Out of the box, AppDynamics identifies tiers across common protocols, such as HTTP, JMS, JDBC, and so forth. For example, if it sees you make a database call then it assumes that there is a database and allocates the time spent in the method call to the database. This is important because you don’t want to think that you have a very slow “save” method in a ORM class, instead you want to know how long it takes to persist your object to the database and attribute that time to the database.
AppDynamics does a good job of identifying tiers that follow common protocols, but there are times when you’re communication with a back-end system does not use a common protocol. For example, I was working at an insurance company that used an AS/400 for quoting. We leveraged a library that used a proprietary socket protocol to make a connection to the server. Obviously AppDynamics would know nothing about that socket connection and how it was being used, so the answer to our problem was to identify the method call that makes the connection to the AS/400 and identify it as a custom back-end resource. When you do this, AppDynamics treats that method call as a tier and counts the number of calls and captures the average response time of that method execution.
You might be able to use the out of the box functionality, but if you have special requirements then AppDynamics provides a mechanism that allows you to manually define your application tiers by using the Node.js API functions to further tailor your application.
5. Capturing Contextual Information
When performance problems occur, they are sometimes limited to a specific browser or mobile device, or they may only occur based on input associated with a request. If the problem is not systemic (across all of your servers), then how do you identify the subset of requests that are causing the problem?
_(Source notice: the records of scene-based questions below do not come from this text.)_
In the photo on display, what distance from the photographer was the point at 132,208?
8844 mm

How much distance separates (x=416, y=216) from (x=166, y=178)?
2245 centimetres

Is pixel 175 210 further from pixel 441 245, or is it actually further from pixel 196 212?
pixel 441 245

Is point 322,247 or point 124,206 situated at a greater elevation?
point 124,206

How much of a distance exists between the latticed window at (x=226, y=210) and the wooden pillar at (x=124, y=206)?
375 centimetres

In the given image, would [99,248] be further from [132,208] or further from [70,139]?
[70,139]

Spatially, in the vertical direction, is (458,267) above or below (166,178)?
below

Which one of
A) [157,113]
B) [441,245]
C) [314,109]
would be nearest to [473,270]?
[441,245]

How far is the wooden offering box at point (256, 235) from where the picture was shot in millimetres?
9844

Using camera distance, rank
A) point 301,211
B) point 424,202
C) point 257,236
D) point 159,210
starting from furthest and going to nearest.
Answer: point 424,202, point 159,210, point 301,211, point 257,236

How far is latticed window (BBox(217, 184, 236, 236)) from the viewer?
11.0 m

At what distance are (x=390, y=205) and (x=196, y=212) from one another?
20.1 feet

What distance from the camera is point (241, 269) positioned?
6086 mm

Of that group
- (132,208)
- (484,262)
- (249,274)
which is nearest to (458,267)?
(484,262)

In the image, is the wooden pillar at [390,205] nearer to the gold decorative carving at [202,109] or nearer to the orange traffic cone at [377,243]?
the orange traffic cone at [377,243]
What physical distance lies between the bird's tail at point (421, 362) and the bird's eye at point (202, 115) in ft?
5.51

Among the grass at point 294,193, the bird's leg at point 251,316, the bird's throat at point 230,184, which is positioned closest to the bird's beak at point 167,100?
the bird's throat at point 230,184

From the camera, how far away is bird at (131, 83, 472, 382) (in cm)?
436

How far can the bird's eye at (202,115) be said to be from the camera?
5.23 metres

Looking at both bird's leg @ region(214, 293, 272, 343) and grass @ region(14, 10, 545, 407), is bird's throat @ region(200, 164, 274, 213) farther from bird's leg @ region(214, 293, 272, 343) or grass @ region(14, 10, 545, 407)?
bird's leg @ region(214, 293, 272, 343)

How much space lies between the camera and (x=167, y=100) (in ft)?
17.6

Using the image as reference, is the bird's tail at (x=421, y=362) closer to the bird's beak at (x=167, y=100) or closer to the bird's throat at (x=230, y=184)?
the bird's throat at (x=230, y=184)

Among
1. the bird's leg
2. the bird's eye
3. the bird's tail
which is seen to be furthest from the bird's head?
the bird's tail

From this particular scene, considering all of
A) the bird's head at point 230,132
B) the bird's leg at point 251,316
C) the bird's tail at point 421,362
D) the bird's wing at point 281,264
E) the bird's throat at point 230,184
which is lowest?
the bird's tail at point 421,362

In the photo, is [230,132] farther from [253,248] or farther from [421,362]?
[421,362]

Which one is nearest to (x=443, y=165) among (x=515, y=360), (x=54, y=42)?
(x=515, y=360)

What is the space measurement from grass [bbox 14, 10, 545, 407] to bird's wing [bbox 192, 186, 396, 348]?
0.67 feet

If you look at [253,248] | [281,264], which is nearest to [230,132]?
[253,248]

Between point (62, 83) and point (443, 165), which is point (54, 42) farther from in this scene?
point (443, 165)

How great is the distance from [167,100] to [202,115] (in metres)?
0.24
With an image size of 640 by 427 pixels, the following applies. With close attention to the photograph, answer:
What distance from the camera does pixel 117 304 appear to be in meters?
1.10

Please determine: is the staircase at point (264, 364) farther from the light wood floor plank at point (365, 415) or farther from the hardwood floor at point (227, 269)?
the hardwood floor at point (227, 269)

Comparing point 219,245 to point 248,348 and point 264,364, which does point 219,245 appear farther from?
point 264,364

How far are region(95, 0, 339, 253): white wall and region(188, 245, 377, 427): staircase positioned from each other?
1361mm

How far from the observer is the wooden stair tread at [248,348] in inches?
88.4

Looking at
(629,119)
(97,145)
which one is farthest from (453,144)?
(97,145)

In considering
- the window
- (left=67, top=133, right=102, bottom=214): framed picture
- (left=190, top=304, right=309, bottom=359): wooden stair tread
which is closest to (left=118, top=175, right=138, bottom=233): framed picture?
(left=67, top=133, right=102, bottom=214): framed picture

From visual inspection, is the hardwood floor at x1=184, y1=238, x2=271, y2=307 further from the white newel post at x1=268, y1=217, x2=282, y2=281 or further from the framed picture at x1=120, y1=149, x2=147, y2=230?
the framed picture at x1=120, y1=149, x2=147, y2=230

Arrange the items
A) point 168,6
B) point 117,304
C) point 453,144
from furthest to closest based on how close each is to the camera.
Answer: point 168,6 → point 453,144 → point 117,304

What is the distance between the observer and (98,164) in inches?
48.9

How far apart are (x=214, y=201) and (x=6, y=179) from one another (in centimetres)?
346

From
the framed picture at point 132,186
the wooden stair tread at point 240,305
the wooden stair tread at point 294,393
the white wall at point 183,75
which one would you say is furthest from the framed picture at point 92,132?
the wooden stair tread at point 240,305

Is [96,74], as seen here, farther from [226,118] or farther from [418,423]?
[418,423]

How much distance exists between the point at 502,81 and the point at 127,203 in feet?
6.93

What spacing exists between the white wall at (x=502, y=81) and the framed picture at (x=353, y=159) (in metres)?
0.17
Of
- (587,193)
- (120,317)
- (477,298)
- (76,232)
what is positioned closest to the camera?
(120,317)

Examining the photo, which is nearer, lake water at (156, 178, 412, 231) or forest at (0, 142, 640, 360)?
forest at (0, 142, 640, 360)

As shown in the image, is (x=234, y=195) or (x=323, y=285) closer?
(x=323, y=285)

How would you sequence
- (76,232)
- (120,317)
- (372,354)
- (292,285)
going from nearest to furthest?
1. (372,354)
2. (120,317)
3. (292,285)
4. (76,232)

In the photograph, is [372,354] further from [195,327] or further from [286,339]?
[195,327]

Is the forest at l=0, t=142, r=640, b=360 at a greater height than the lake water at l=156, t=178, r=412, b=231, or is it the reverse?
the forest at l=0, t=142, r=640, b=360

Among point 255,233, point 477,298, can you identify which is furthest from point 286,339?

The answer is that you need to capture context-specific information in your snapshots so that you can look for commonalities. These might include:
- HTTP headers, such as browser type (user-agent), cookies, or referrer
- HTTP GET parameter values
- Method parameter values
- Application variables and their values
Think about all of the pieces of information that you might need to troubleshoot and isolate a subset of poor performing Node.js transactions. For example, if you capture the User-Agent HTTP header then you can know the browser that the user was using to execute your business transaction. If your HTTP request accepts GET parameters, such as a search string, then you might want to see the value of one or more of those parameters, e.g. what was the user searching for? Additionally, if you have code-level understanding about how your application works, you might want to see the values of specific method parameters.
AppDynamics can be configured to capture contextual information and add it to snapshots, which can include all of the aforementioned types of values. The process can be summarized as follow:
- AppDynamics observes that a business transaction is running slow
- It triggers the capture of a session of snapshots
- On each snapshot, it captures the contextual information that you requested and associates it with the snapshot
The result is that when you find a snapshot illustrating the problem, you can review this contextual information to see if it provides you with more diagnostic information.
The only warning is that this comes at a small price: AppDynamics uses code instrumentation to capture the values of methods parameters. In other words, use this functionality where you need to, but use it sparingly.
Application Performance Management (APM) is a challenge that balances the richness of data and the ability to diagnose the root cause of Node.js performance problems with minimum overhead required to capture that data. There are configuration options and tuning capabilities that you can employ to provide you with the information you need while minimizing the amount of overhead on your application.